**Page**:
The teenage supernatural melodrama “New Moon” made us feel like we were back in high school. Frustrated, bored, and more than a little angsty, we haven’t rolled our eyes this much since we were adolescents ourselves. Chris Weitz’s take on Stephenie Meyer’s second novel in the “Twilight series” may be marginally better than the first film, but it’s still a movie filled with groan-inducing dialogue, awful characters, and sub-par special effects.
“New Moon” doesn’t take any time in establishing the fact that its male leads — Robert Pattinson and Taylor Lautner — are supposed to be sexy. As Edward Cullen, Pattinson walks towards the camera in slow motion in one of the film’s first scenes with a shot that would make the “Baywatch” cinematographers proud. And Kristen Stewart’s Bella can’t stop looking at — and touching — Jacob’s (Lautner) newly muscled torso. In an industry that normally obsesses over female beauty and nudity, it’s nice to see the tables turned, but it’s not enough to distract us from the awful story that makes “True Blood” look like “Wuthering Heights” in comparison.

**Dataset extract**:
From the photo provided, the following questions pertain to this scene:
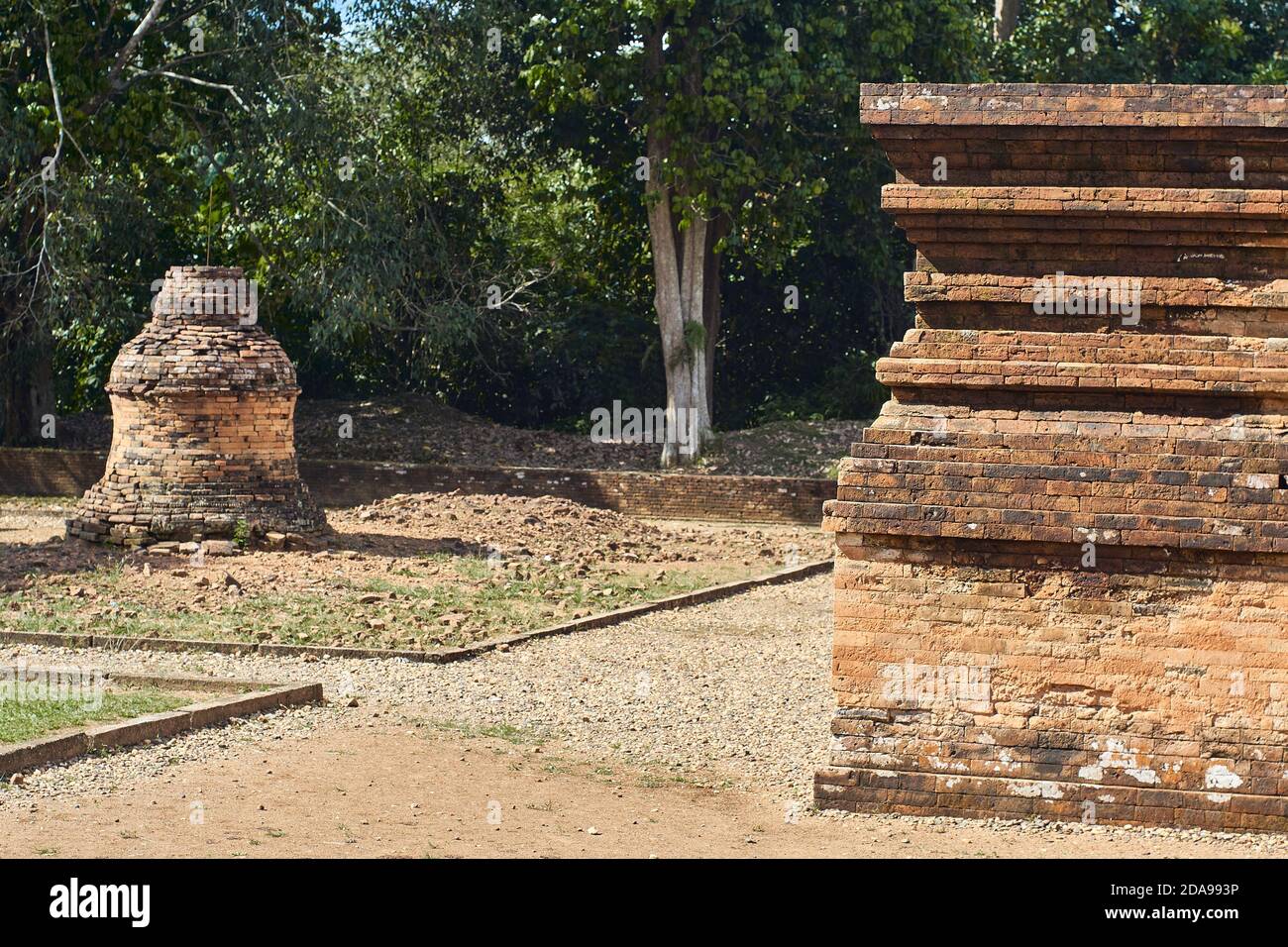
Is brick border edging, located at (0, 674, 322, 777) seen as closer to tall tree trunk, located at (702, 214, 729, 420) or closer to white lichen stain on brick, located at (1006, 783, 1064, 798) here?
white lichen stain on brick, located at (1006, 783, 1064, 798)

**What you should do**: Copy the "New Moon" review above word for word, from its first sentence to its last.

**The response**:
The teenage supernatural melodrama “New Moon” made us feel like we were back in high school. Frustrated, bored, and more than a little angsty, we haven’t rolled our eyes this much since we were adolescents ourselves. Chris Weitz’s take on Stephenie Meyer’s second novel in the “Twilight series” may be marginally better than the first film, but it’s still a movie filled with groan-inducing dialogue, awful characters, and sub-par special effects.
“New Moon” doesn’t take any time in establishing the fact that its male leads — Robert Pattinson and Taylor Lautner — are supposed to be sexy. As Edward Cullen, Pattinson walks towards the camera in slow motion in one of the film’s first scenes with a shot that would make the “Baywatch” cinematographers proud. And Kristen Stewart’s Bella can’t stop looking at — and touching — Jacob’s (Lautner) newly muscled torso. In an industry that normally obsesses over female beauty and nudity, it’s nice to see the tables turned, but it’s not enough to distract us from the awful story that makes “True Blood” look like “Wuthering Heights” in comparison.